The Objective Option Expense is more tied to a given company’s actual situation, and is designed to test by recalculation volatility and time to exercise.
-Again historical volatility does not necessarily give future volatility which a company can change as noted above.
-Time to exercise can also change based on the composition of the grantee pool.
The piece then turns to Gradient’s approach to governance, and company ‘low balling’ of option expense. “Mirabile dictu” companies with low option expenses under-perform the market. That is like complaining that crime is down and the prisons are full. What may seem low might be right, for a given company. Also, many analysts just ignore option expense because it is non-cash and is seen as exogenous. What people do look at is potential dilution, which is where good boards of directors concentrate their control efforts. It would seem that Gradient’s work on option valuation is worthwhile only as it can spot anomalies, if then.
I also believe that the criteria for judging management are wrong footed in the extreme. Transaction oriented companies use options a lot and have, to based on the business. Mergers are a big part of the current business scene, but are not mentioned in any detail, in this piece.

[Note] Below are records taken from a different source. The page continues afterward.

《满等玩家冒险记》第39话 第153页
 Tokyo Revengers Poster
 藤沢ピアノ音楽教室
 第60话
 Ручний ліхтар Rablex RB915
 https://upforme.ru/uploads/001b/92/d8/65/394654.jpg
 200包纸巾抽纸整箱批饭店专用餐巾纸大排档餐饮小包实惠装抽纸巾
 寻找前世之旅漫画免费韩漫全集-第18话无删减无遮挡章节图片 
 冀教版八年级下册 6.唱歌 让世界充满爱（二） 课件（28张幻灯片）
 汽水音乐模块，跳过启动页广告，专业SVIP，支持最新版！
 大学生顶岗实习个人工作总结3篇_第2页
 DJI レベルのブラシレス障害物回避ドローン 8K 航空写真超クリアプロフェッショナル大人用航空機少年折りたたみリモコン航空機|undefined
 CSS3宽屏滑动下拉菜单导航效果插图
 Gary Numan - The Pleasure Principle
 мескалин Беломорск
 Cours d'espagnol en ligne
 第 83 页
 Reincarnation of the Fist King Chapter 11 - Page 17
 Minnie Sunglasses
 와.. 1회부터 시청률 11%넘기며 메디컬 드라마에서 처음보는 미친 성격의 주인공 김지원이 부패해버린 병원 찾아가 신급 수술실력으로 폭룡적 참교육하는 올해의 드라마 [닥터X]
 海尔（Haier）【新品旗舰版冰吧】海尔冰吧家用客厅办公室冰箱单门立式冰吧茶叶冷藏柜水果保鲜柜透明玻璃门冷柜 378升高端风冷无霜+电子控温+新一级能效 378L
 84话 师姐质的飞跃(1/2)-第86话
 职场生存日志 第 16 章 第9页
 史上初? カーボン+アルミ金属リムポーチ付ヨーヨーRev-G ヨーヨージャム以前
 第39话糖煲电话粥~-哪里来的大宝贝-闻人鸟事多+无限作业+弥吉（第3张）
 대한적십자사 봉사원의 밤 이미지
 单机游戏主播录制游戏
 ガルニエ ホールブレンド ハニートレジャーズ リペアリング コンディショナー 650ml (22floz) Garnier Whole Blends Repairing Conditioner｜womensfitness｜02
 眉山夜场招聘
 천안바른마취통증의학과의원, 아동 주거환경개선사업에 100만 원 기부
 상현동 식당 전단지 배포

In their analysis of governance, they put a lot of stock in fulfilling standard ‘boiler-plate’ requirements. I don’t. I believe that if you want to see is governance is proper you can not rely on any review of simple formalities, but must look deeper:
-How is the Board compensated? Stock options and performance awards make them part of management.
-Is the Board involved in day-to-day business decisions? If they are, then they are not a Board. You have a violation of the separation of duties, which is why you have Boards in the first place.
-How are high-risk areas like energy trading governed? In such circumstances, audit committees without members who have direct experience in those areas are like having no audit committee at all.
In summary, this service has the same foibles as other services that rely on accounting information. The systems used don’t appear to be fine enough to find the dependent variable on a consistent basis. Some of my concerns might be covered by proprietary techniques to which I am not privy, however. In these circumstance it is best practice to mention then drop the issue which improves clarity with no loss of security.